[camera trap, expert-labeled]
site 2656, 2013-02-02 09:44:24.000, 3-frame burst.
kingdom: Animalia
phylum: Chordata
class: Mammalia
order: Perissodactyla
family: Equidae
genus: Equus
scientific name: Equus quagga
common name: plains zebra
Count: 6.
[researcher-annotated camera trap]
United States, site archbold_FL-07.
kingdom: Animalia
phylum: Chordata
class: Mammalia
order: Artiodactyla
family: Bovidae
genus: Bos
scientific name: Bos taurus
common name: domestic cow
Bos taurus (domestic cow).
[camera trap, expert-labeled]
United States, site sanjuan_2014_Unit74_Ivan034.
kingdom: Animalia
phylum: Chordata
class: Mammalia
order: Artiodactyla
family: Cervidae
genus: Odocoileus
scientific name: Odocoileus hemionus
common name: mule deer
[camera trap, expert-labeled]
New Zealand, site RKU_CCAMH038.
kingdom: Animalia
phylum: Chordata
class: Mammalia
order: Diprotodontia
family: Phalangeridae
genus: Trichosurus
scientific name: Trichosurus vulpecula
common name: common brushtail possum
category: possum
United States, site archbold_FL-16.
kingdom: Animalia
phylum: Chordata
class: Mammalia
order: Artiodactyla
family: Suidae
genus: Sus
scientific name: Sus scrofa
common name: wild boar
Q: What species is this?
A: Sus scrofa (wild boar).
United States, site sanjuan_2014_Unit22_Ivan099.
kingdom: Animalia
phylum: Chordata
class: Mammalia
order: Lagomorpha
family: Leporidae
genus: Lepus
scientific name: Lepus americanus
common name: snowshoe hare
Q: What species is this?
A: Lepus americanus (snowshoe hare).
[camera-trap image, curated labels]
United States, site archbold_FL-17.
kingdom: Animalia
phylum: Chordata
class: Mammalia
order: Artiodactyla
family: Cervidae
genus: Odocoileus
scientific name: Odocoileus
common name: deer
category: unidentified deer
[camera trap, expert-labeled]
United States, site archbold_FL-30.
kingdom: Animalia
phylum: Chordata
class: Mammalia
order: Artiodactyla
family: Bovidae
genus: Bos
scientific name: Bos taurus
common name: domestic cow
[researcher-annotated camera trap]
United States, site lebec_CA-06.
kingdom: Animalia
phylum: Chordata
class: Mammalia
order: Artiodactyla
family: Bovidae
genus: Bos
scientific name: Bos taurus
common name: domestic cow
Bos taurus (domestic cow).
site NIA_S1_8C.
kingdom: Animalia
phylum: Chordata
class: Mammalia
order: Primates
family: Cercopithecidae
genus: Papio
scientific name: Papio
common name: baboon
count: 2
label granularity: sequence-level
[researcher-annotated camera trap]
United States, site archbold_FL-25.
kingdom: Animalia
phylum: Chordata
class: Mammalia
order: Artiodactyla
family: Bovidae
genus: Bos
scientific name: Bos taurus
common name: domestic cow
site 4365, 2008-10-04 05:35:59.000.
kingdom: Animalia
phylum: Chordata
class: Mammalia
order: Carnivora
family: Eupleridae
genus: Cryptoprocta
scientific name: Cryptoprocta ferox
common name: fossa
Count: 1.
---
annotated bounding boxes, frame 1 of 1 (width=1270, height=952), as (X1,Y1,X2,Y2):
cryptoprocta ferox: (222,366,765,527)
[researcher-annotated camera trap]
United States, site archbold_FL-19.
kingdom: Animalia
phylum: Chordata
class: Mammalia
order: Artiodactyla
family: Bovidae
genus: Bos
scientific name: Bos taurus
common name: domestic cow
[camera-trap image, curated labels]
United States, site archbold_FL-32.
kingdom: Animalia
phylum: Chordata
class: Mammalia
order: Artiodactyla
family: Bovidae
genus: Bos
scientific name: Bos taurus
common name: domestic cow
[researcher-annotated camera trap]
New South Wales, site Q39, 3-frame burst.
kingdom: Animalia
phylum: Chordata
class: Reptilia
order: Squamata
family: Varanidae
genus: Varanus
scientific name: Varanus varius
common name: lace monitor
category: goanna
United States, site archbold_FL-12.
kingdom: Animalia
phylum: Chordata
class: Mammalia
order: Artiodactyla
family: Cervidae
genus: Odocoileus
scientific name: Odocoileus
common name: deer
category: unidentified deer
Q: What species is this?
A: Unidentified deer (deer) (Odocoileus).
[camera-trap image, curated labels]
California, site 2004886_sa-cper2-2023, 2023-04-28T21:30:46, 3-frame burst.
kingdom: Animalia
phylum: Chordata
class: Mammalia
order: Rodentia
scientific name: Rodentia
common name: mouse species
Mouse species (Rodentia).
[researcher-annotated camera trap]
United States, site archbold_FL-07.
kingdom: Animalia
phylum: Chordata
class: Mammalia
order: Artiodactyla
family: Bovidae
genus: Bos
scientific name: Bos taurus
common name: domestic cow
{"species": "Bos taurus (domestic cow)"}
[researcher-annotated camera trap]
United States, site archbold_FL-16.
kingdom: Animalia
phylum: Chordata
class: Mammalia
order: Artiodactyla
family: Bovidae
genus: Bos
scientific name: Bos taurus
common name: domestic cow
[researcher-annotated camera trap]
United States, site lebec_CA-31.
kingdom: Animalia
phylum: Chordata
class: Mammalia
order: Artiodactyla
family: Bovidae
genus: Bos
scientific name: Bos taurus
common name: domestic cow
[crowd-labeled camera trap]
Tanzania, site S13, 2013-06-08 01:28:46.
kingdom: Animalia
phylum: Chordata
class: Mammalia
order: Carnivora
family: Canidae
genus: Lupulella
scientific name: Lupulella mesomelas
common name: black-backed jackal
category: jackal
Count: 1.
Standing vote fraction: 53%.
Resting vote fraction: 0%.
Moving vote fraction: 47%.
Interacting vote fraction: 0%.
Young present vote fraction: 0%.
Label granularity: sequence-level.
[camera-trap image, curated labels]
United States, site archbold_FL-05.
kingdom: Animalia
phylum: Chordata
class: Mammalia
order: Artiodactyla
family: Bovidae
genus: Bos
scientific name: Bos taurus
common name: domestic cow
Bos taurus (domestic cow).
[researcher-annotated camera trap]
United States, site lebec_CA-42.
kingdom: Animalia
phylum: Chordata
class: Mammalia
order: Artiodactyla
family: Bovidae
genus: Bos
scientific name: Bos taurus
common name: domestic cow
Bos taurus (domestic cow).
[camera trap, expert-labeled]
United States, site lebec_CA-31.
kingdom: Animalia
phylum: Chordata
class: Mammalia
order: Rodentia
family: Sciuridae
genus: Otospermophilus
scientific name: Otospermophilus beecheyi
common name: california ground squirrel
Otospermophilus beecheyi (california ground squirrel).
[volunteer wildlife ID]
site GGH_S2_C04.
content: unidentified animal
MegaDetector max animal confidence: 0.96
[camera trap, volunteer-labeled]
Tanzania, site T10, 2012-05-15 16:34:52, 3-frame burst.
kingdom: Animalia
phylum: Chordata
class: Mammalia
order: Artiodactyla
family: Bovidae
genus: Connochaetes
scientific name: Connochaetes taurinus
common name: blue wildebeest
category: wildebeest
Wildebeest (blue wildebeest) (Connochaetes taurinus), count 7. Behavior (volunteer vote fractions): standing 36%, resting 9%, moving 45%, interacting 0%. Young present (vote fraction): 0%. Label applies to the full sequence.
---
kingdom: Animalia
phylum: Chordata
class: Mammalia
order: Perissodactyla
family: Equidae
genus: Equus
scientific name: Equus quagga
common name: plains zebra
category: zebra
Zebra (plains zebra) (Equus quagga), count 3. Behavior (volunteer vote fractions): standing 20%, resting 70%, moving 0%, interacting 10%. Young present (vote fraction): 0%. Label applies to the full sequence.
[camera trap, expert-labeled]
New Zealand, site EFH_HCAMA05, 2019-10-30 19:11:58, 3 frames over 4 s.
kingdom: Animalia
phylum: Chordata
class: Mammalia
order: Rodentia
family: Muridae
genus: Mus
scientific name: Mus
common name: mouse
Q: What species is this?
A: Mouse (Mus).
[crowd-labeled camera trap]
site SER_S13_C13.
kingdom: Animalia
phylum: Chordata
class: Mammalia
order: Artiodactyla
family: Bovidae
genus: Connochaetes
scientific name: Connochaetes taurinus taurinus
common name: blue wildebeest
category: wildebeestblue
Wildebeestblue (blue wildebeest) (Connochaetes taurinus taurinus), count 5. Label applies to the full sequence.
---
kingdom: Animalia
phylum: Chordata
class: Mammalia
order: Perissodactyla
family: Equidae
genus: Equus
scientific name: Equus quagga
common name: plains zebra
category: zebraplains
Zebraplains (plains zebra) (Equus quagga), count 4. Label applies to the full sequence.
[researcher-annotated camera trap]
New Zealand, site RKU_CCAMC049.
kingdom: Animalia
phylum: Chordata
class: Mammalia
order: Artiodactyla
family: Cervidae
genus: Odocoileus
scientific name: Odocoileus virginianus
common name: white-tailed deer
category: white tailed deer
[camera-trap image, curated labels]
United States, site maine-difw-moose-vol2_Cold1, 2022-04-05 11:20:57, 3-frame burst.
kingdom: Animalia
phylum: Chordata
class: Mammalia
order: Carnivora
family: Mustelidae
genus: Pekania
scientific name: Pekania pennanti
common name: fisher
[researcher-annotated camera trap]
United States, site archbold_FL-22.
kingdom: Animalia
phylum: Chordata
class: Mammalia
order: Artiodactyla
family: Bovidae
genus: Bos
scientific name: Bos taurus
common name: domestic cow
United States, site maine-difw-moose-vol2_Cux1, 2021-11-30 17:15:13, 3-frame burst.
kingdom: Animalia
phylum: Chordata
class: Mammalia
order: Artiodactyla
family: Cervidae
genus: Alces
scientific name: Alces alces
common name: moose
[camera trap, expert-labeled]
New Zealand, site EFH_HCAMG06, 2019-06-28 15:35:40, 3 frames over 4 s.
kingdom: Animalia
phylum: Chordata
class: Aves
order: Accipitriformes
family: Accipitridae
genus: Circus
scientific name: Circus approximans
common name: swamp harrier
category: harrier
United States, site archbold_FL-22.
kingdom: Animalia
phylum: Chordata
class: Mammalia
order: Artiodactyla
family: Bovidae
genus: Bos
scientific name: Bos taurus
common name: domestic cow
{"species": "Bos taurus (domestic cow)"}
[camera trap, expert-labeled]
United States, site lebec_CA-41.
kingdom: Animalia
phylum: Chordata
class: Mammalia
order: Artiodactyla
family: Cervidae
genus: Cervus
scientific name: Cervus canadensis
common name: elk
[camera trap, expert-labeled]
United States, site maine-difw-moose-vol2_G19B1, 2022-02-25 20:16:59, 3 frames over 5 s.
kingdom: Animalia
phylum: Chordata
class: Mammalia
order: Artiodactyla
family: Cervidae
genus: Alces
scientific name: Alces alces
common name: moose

*What to produce*: Which lines of the records above contain the word "Zealand"? Copy each of them.

*Completed task*:
New Zealand, site RKU_CCAMH038.
New Zealand, site EFH_HCAMA05, 2019-10-30 19:11:58, 3 frames over 4 s.
New Zealand, site RKU_CCAMC049.
New Zealand, site EFH_HCAMG06, 2019-06-28 15:35:40, 3 frames over 4 s.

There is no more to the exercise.